Glasgow-based media firm STV Group plc said its revenue rose 6% to £57.7 million in the six months to June 30, 2018, as STV enjoyed its strongest share of viewing since 2009 at 18.7%, up 13% year-on-year and 10% higher than ITV.
STV CEO Simon Pitts said: “The results announced today show encouraging underlying growth across all of our key business areas so far in 2018, which we expect to continue for the remainder of the year.
“Total advertising revenue is up 6%, on the back of STV’s strongest viewing performance since 2009 and a 73% increase in online viewing via STV Player, fuelled by the World Cup, drama box sets and the soaps.
“We are also making excellent progress with the implementation of our strategic growth plan announced in May, with a new organisational structure in place and new appointments made to lead the team.

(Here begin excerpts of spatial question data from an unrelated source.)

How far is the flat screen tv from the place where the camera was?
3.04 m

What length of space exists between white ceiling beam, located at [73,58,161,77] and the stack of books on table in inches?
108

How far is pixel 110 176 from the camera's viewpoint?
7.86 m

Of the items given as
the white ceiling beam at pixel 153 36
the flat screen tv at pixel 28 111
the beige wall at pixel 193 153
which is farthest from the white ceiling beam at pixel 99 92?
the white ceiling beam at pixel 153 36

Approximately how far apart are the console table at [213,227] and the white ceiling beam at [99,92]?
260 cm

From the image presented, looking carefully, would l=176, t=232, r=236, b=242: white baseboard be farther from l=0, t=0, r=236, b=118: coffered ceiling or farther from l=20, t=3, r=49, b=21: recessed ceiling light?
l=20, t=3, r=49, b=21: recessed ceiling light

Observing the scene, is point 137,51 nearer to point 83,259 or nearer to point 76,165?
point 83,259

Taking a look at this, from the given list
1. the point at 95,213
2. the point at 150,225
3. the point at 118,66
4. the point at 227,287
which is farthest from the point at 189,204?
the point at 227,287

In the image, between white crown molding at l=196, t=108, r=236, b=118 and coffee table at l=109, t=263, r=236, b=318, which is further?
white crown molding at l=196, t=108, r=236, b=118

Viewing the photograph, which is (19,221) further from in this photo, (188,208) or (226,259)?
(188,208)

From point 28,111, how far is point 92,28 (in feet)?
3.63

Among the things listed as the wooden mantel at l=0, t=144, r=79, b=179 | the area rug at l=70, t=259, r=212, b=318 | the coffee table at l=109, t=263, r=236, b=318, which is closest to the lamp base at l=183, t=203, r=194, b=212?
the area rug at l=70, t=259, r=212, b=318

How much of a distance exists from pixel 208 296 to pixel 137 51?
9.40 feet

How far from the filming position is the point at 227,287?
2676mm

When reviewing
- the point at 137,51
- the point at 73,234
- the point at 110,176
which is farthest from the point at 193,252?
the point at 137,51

“We have signed a valuable, long-term partnership with Virgin Media and we are delighted to be expanding the range of programming available on STV Player through new, innovative content partnerships.

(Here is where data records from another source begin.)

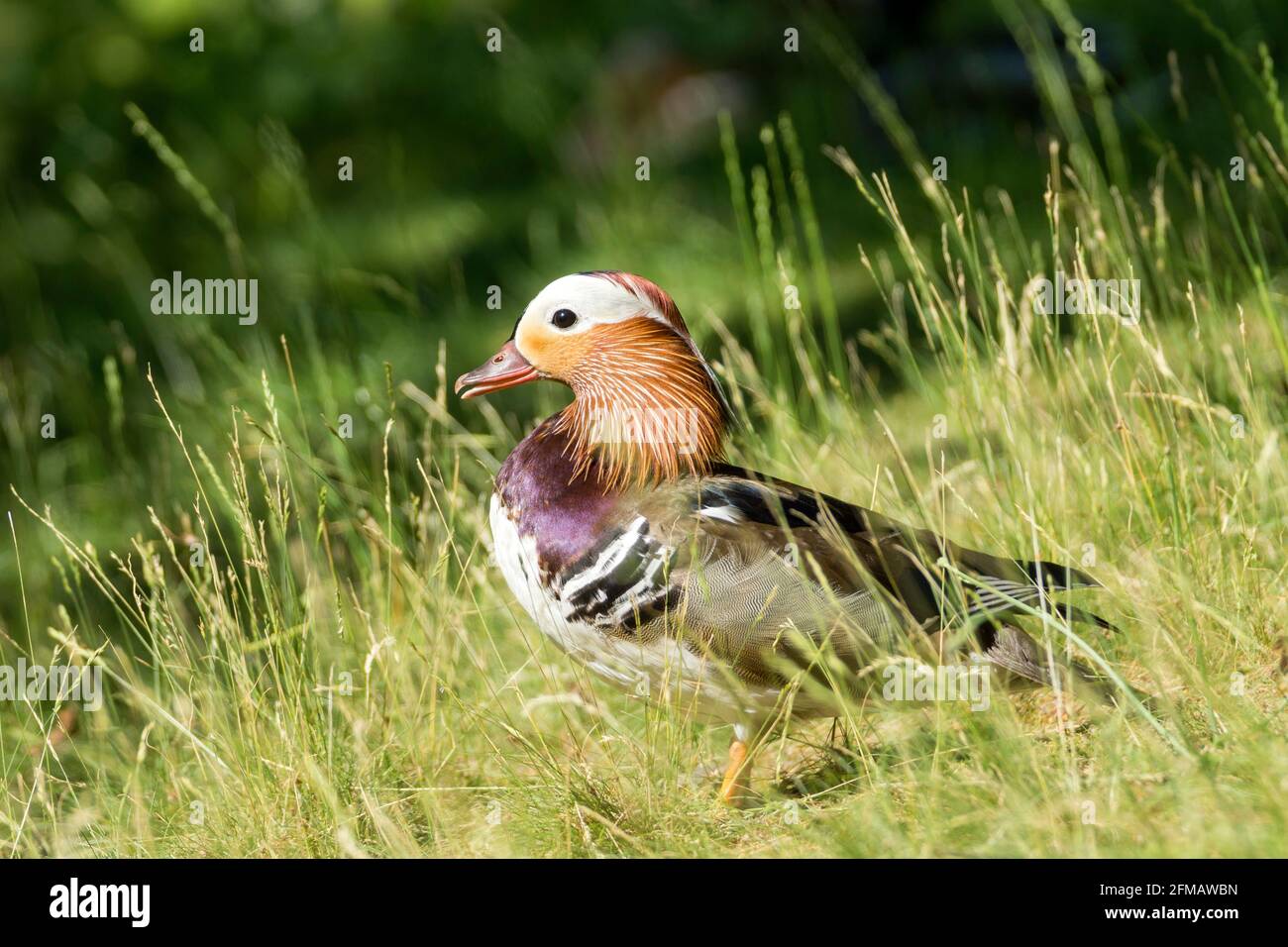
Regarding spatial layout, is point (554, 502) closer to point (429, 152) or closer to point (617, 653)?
point (617, 653)

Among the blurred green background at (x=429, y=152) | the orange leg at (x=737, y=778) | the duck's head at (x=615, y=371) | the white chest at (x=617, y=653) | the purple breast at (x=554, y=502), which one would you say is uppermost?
the blurred green background at (x=429, y=152)

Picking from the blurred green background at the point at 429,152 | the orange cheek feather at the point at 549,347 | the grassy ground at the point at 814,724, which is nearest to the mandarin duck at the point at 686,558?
the orange cheek feather at the point at 549,347

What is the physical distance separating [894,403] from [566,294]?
99.6 inches

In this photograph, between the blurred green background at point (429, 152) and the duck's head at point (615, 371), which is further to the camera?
the blurred green background at point (429, 152)

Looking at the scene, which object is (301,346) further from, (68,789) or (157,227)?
(68,789)

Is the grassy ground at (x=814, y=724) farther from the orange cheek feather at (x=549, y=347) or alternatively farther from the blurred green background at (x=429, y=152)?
the blurred green background at (x=429, y=152)

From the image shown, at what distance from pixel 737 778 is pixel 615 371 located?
86 centimetres

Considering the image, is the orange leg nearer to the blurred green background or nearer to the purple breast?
the purple breast

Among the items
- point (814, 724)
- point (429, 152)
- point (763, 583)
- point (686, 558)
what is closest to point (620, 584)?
point (686, 558)

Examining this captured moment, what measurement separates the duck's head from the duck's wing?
0.14m

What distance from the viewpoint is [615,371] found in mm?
2945

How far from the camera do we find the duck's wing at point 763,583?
9.04ft

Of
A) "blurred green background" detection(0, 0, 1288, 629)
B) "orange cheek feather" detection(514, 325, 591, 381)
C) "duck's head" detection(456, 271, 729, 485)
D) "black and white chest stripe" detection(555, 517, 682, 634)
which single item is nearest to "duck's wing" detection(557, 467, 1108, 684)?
"black and white chest stripe" detection(555, 517, 682, 634)

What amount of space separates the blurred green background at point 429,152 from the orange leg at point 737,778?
2941 millimetres
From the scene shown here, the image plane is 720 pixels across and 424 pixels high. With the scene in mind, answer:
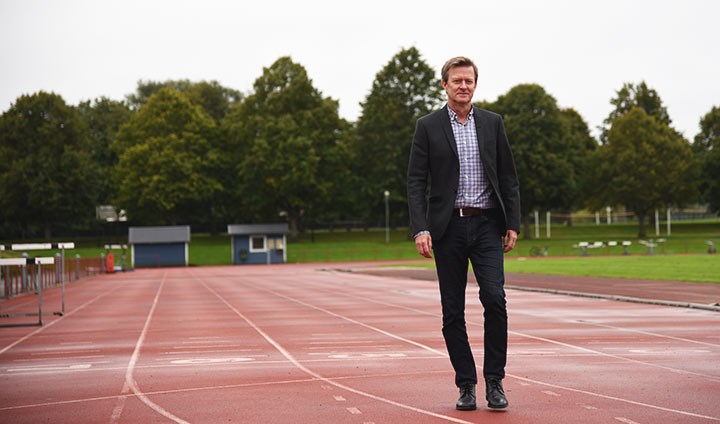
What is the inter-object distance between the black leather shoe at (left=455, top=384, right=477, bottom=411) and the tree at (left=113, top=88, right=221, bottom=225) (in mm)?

“Our STV Growth Fund has got off to a terrific start with over fifty Scottish businesses already signed up as partners, and we are also looking forward to STV Productions exciting new Scottish drama, The Victim, hitting screens this winter on BBC1.”
First-half profit before tax and exceptional items and IAS19 was up 8% at £9.4 million — but STV reported a statutory first-half loss of £4.2 million following a net exceptional charge of £11.2 million and an IAS19 pensions non-cash charge of £0.9 million.
STV confirmed an interim dividend of 6p per share and is proposing a full year dividend payment of 20p per share, up 18% year on year.